Есть у него еще одна особенность, за которую ему достается от критиков, а именно - что он безжалостно раскрывает тайну, которая хранится в каждом чулане. Он являет нам иллюзии лишь для того, чтобы показать их безумие; он оглядывается на вас, когда глаза ваши полны слез, лишь для того, чтобы посмеяться над вашим волнением; он присутствует на пиру лишь для того, чтобы обличить его в суетности; он изображает благородное чувство лишь для того, чтобы связать его с каким-нибудь позорным мотивом. Насмешливый Мефистофель, он не даст вас обмануть, он смеется над вами, над всеми, над собой.

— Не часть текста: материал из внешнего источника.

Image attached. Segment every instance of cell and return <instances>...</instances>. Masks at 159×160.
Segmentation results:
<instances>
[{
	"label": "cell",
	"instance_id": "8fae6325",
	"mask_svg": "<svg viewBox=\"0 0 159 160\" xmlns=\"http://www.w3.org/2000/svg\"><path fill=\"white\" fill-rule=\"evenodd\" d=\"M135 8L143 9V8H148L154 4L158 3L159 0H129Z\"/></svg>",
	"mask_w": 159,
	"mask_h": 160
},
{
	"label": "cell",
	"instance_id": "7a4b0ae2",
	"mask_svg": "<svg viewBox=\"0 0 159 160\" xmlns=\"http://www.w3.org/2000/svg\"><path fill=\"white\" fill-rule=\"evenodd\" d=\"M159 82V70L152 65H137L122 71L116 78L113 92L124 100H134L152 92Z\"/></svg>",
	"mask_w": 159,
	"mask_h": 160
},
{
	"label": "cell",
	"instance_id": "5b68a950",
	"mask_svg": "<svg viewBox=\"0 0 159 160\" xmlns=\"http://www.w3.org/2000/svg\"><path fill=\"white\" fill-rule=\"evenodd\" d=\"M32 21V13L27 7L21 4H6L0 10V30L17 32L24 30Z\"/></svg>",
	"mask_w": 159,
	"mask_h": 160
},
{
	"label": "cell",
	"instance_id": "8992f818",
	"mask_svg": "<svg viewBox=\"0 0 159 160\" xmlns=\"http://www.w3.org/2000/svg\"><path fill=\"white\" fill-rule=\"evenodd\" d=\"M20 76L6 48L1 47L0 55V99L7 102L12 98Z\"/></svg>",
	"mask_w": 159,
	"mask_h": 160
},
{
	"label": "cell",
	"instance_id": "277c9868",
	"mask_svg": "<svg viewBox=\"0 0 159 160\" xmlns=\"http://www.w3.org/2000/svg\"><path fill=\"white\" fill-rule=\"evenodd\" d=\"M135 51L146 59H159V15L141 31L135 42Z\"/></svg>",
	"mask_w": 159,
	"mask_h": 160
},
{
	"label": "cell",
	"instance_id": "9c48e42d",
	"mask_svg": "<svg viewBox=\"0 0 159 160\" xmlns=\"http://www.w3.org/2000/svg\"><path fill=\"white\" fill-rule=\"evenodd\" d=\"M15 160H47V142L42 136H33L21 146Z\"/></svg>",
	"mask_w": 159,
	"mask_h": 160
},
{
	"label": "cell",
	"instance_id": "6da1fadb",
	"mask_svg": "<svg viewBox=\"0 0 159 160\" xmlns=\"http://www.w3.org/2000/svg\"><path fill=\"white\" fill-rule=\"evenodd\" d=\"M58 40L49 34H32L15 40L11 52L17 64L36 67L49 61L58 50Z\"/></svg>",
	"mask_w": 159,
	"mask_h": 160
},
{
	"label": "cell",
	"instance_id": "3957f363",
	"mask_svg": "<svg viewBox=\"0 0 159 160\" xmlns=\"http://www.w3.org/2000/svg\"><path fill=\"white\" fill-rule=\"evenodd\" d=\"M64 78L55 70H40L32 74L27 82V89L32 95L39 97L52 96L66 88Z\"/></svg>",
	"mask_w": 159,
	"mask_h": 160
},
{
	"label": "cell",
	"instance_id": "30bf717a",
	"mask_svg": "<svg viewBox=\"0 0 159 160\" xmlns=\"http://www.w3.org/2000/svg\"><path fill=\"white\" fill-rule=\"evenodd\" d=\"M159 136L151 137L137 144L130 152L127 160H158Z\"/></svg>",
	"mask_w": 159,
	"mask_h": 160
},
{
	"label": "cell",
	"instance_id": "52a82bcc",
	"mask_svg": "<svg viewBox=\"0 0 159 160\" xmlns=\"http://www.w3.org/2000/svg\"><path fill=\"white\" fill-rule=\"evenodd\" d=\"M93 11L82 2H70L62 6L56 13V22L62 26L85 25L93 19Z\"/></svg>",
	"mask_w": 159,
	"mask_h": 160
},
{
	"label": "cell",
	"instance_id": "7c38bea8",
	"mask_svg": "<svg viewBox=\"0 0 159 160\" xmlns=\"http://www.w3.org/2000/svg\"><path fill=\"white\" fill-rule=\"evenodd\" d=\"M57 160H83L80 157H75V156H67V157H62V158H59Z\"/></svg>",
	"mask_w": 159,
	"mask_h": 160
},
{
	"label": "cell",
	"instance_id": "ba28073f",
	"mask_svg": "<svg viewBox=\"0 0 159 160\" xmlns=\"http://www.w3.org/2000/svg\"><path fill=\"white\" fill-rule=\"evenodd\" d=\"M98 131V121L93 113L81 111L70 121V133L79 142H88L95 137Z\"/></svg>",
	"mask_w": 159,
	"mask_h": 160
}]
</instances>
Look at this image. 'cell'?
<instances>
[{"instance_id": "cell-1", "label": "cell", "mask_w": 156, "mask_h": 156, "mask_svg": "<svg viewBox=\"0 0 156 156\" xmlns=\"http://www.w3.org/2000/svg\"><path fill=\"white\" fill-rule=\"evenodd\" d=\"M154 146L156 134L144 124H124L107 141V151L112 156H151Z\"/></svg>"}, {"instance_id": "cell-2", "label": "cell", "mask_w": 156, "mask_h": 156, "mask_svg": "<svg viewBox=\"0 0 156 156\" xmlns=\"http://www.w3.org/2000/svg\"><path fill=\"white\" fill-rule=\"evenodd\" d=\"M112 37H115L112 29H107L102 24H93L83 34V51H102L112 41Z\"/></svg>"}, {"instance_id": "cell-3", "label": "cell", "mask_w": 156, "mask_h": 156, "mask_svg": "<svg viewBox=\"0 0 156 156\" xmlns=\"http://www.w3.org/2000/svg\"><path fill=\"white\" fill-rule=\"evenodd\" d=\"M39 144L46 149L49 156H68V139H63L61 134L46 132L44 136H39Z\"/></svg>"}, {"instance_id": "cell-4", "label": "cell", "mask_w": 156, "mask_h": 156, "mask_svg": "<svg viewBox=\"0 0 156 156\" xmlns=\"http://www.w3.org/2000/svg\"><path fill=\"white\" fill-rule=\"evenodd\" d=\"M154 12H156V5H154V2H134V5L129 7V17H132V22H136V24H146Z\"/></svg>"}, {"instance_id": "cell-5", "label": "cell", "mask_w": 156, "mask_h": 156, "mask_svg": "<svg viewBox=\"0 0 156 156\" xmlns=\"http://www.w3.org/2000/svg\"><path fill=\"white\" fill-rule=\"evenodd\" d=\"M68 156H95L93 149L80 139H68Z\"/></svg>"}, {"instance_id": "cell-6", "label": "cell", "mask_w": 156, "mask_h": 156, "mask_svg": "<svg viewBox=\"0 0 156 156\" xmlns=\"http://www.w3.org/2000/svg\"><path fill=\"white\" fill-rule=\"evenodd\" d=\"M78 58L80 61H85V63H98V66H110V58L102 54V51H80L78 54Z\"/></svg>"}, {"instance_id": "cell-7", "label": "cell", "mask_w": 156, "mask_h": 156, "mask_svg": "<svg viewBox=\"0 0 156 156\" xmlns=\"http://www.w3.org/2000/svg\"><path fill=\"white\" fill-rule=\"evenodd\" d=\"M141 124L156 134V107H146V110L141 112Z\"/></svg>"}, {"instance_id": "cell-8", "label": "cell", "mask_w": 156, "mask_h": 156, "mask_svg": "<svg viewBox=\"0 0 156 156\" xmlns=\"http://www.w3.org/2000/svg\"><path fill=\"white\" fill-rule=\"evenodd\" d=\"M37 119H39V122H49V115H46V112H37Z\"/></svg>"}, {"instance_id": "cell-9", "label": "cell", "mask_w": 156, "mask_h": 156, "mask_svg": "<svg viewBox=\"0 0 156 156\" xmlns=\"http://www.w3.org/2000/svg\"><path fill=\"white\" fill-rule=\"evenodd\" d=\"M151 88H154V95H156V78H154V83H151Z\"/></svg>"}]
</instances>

В этом есть доля правды; но в "Пенденнисе" правда оборачивается преувеличением и причина, как мы понимаем, кроется не в насмешливости автора. Она кроется - если мы правильно поняли его природу - в доминирующей тенденции к антитезе. Есть эта тенденция и у других писателей, но у него она особенно сильна. В отличие от других, он не проявляет ее в антитезах словесных, - от этого его писания на редкость свободны, и не обращается к фальшивой систематизации Виктора Гюго, у которого любовь к антитезе переходит в болезнь, хотя он, конечно, оправдывается тем, что бог в этой области более велик, чем он, ибо бог - le plus grand faiseur d'antitheses (величайший создатель антитез - оправдание скромное и удовлетворительное!), однако при этом законом Теккерею как будто служит понятие противоположности, что превращает его в подлинного двуликого Януса. Не успеет он подумать о каком-нибудь поэтическом порыве, как вдруг мысль его делает скачок и различает глупую сентиментальность такого порыва. Если б он рисовал Цезаря, он приподнял бы лавровый венок, чтобы показать его плешь. О своем Уоррингтоне он говорит, что тот "пил пиво, как грузчик, и все же в нем сразу можно было распознать джентльмена". Мисс Фодерингэй - великолепная актриса, но невежественна как чурка. Фокер - подлец по своим наклонностям, но джентльмен по своим чувствам. Так можно перелистать все эти тома, отмечая еще и еще антитезы, но читатель уже наверно понял, как они характерны. Хватит того, что мы указали на причину их постоянного присутствия.